▶ **Stated task**:
Transcribe the passage of the essay on living in a bubble of music word for word, starting with "Manna from heaven" and going on through "the corporate masters.".

▶ **Extract provided**:
□ □ □ □ □

Life In The Bubble (Of Music, That Surrounds My Head)

I live in Show Biz City but you’d never know it. Or, I’d.

I met some music friends for an early breakfast in the empty restaurant at the Sunset Marquis, which I know as a rock & roll hotel. Afterward I said to the valet on this rainy morning “Business kinda slow now?” He said, ‘No, we’re actually nearly full.” “Hmmm” I responded sagely with a worldly shrug of my shoulders. “Of course,” he said, “there’s the Oscars on Sunday.”

This was Thursday. The whole world knew about the Academy Awards, but the news hadn’t reached me. I was grateful he treated me, like most people do, as he would a slightly ‘off’ relative.

My Great Life

I’m drenched in music. It’s my lingua franca.
And that’s why it’s so wonderful to live here.

A friend of his recently screened Allan Arkush’s “Elvis Meets Nixon,” a Showtime movie from 1998. I didn’t remember much about it except that it was terrific, fantastic: the best Elvis characterization I’d ever seen. Allan was there, and chimed in with details - like commentary on a DVD, but only for the attendees 1. What a wonderful time! Most on hand knew nothing of the film, but left exhausted from laughter and amazement at how it balanced exaggeration with compassion.

If I had the proverbial million dollars I don’t know what I’d do differently than spend an evening like this.

1 It was projected from VHS. There never was a DVD, and it is not commercially available.

The Proud, the Few

The lack of sustained interest in the remarkable “Elvis Meets Nixon” is part of our - you, me - life in the bubble. This movie had many music and side references that crack “us” up, but sail over other people’s heads.

We are a slight sliver of the population. Movies like this one are made for us, and because of that they die. Another one that got away was Viva Schaf Vegas, a 1989 Showtime movie presenting Paul Schaffer as a tv show bandleader who chucks it all to become a Vegas entertainer. 2

The music references had me howling; a girl’s father played saxophone in the Rockin Rebels, who made “Wild Weekend” and performs it in a trailer park. Schaffer’s mentor is Sam Butera. He meets the Checkmates Ltd. and talks about their Spector record.

Manna from heaven for us but of no interest to anyone else. “Walk Hard” was another one full of music history references. But history could have told them it would flop because it was made for “us.”

Music doesn’t matter. People hear it, leave it behind - and certainly don’t know or care about its history.

2 This was years before the mid-90’s Jump/Louis Prima revival, and yhe current Lost Generation’s enthusiasm for that entirely-crap city.

We Can’t Do THAT!

Life under the corporate masters.

At Staples. “I’d like the $22.95 100-pack of Sony DVD-Rs.”
“They’re all gone.”
“When will they be back?”
“The sale is over Sunday.”
“So you’ll have them tomorrow?”
Derisive laughter. “We’re not getting any more! Today is Wednesday! The sale has been on for 4 days!” 3

MEANING: It is a 3-day, 2-day or 1-day sale. We put in a small amount of stock. You better run in here when we open on Sunday or tough shit.

“I need someone from Sears to disassemble our exercise machine, which we bought from Sears.”
“We only assemble. We don’t disassemble.”
“What shall I do with your product, which is in our house and cannot be removed in its assembled state?”
“I don’t know.”
“Can you find out for me?”
“I don’t know who to ask.”

MEANING: You paid us, you’re no longer our concern. Thank you for shopping at Sears.

□ □ □ □ □

▶ **Dataset excerpt**:
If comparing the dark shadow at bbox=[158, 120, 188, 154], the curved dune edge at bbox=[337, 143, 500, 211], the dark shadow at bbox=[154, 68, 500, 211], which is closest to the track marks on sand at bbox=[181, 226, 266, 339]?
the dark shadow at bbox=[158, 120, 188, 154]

□ □ □ □ □

▶ **In response**:
Manna from heaven for us but of no interest to anyone else. “Walk Hard” was another one full of music history references. But history could have told them it would flop because it was made for “us.”

Music doesn’t matter. People hear it, leave it behind - and certainly don’t know or care about its history.

2 This was years before the mid-90’s Jump/Louis Prima revival, and yhe current Lost Generation’s enthusiasm for that entirely-crap city.

We Can’t Do THAT!

Life under the corporate masters.